Find the line containing "scientific name: Sciurus carolinensis" in the records below. Copy exactly that line and each one after it, ending at the line containing "common name: bobcat", and nothing more.

Exercise material »
'''

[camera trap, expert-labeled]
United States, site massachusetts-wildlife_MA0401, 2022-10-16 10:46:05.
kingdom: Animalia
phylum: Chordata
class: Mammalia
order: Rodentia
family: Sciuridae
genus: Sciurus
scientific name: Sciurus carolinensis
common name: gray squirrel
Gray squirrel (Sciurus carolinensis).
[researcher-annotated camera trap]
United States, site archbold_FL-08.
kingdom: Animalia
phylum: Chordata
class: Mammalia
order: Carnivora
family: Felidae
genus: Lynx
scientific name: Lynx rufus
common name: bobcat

'''
'''

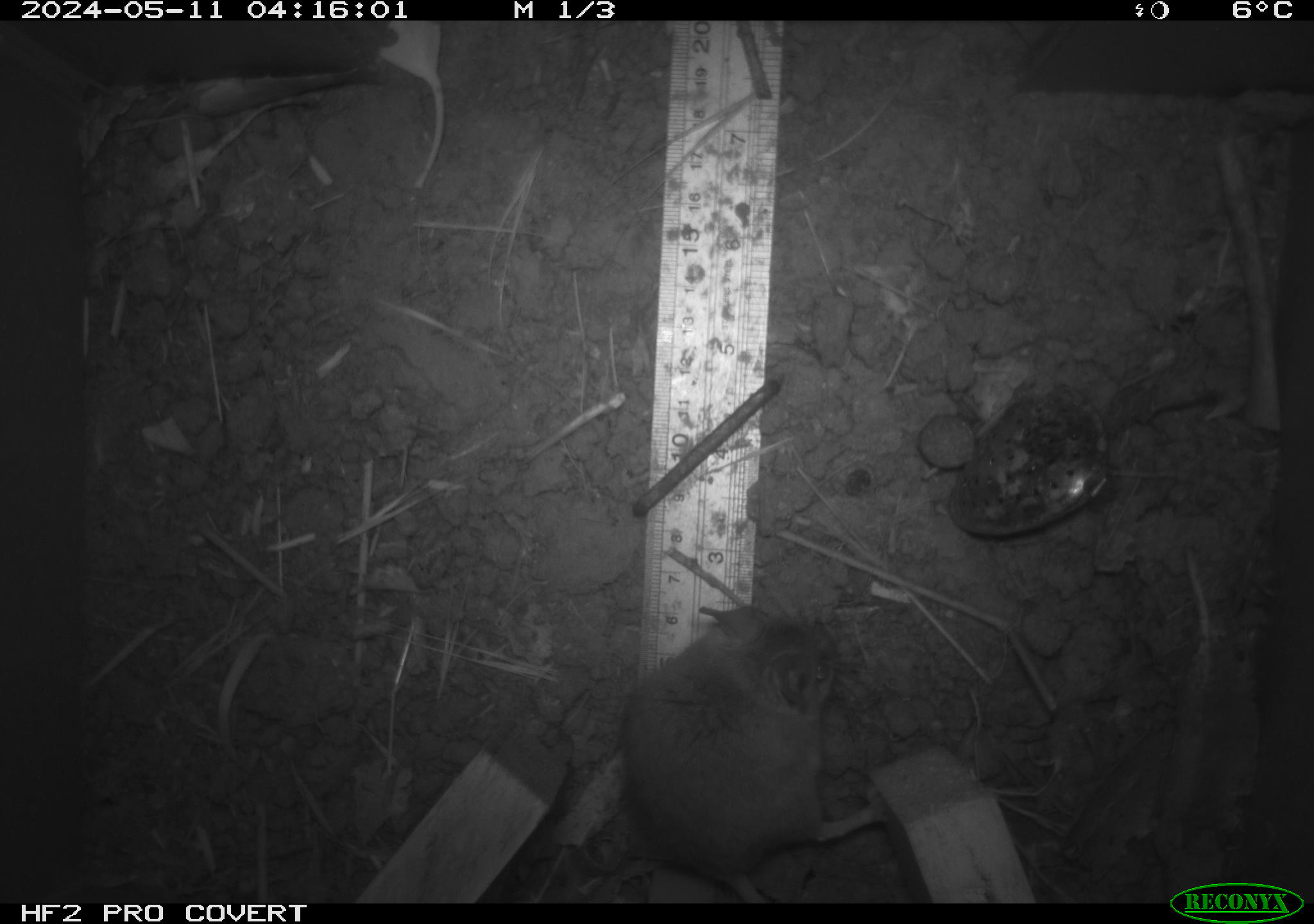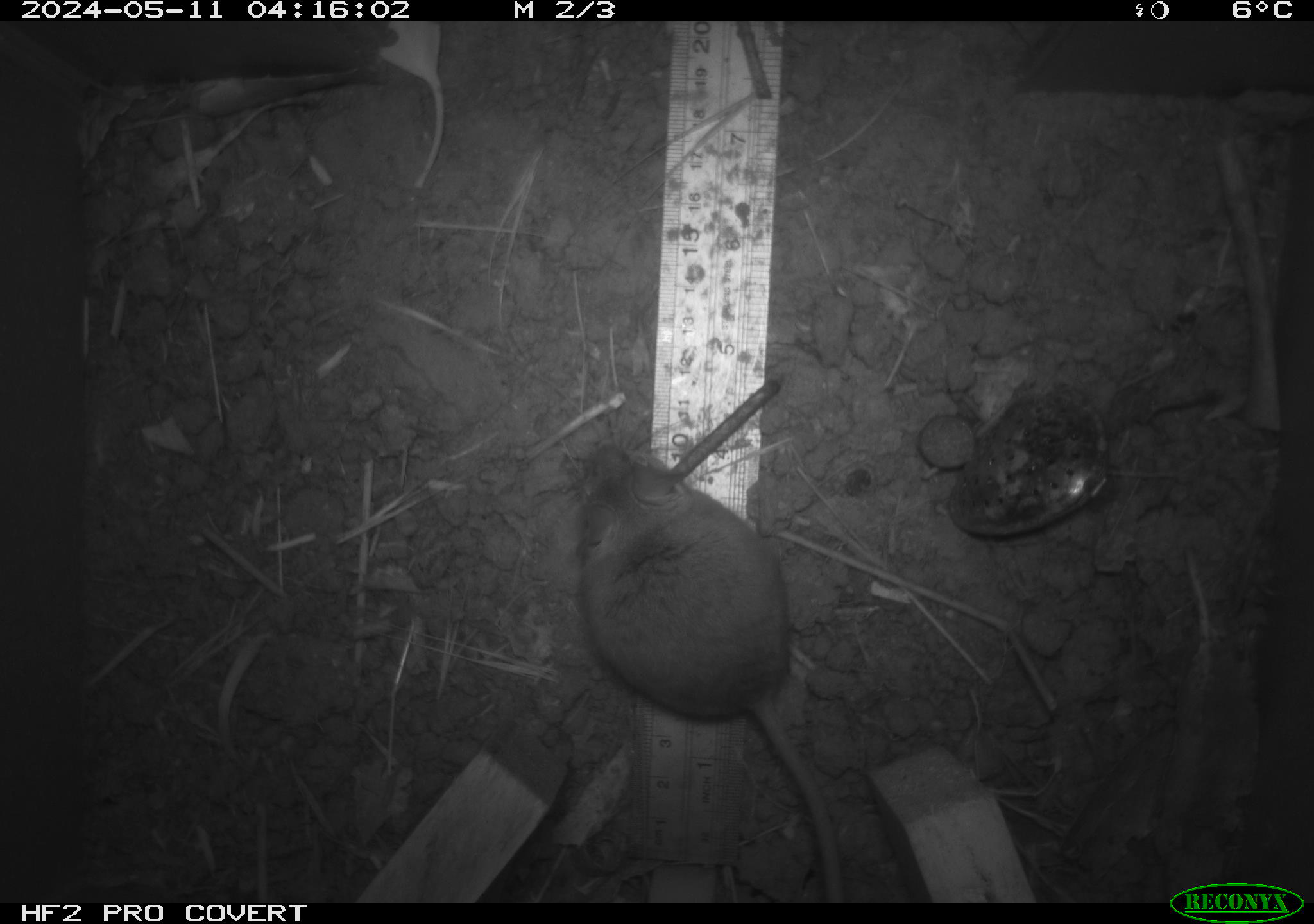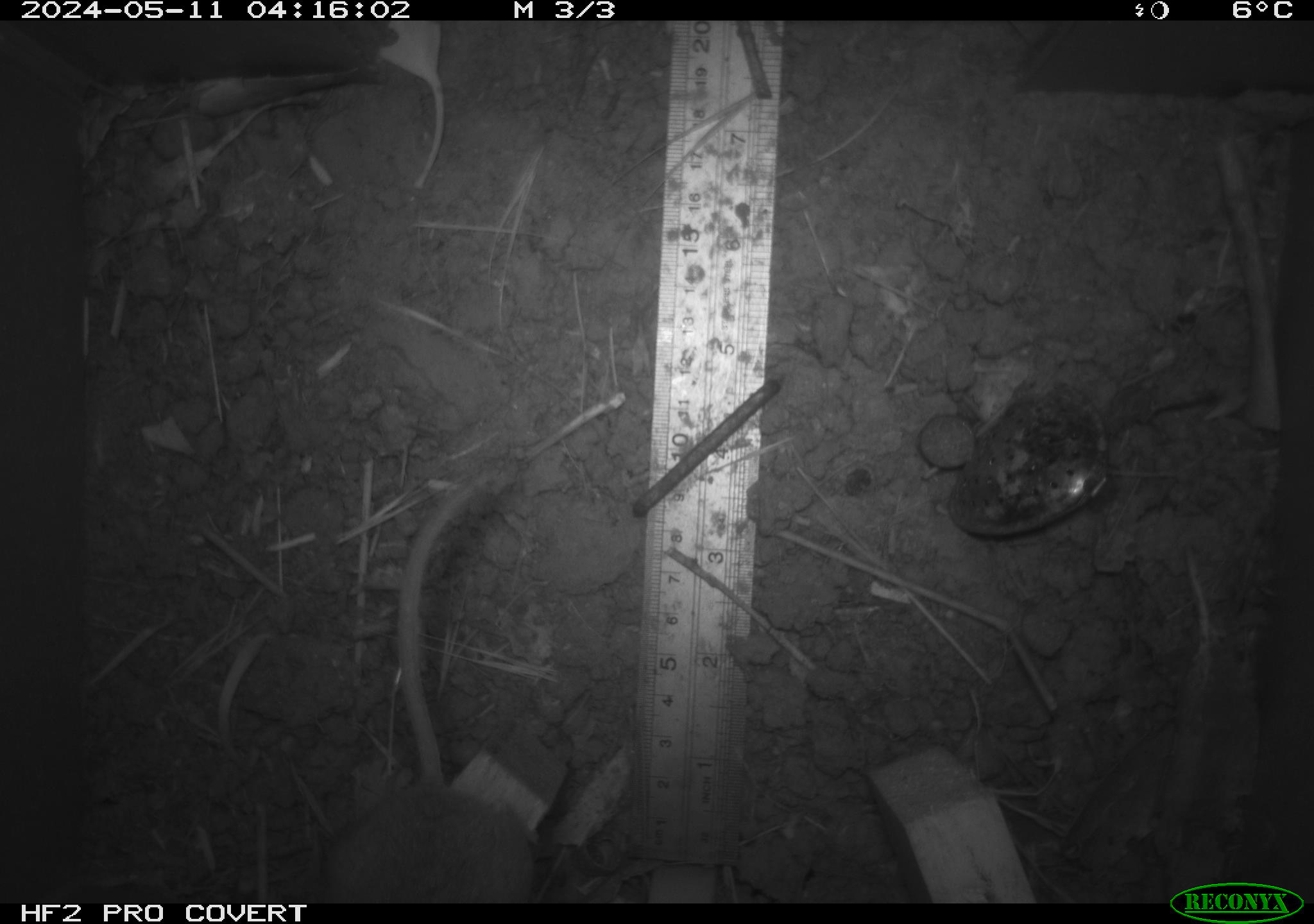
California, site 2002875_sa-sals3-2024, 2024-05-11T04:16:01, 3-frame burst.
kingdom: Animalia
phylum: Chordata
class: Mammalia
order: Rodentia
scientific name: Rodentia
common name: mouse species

'''

Written response »
scientific name: Sciurus carolinensis
common name: gray squirrel
Gray squirrel (Sciurus carolinensis).
[researcher-annotated camera trap]
United States, site archbold_FL-08.
kingdom: Animalia
phylum: Chordata
class: Mammalia
order: Carnivora
family: Felidae
genus: Lynx
scientific name: Lynx rufus
common name: bobcat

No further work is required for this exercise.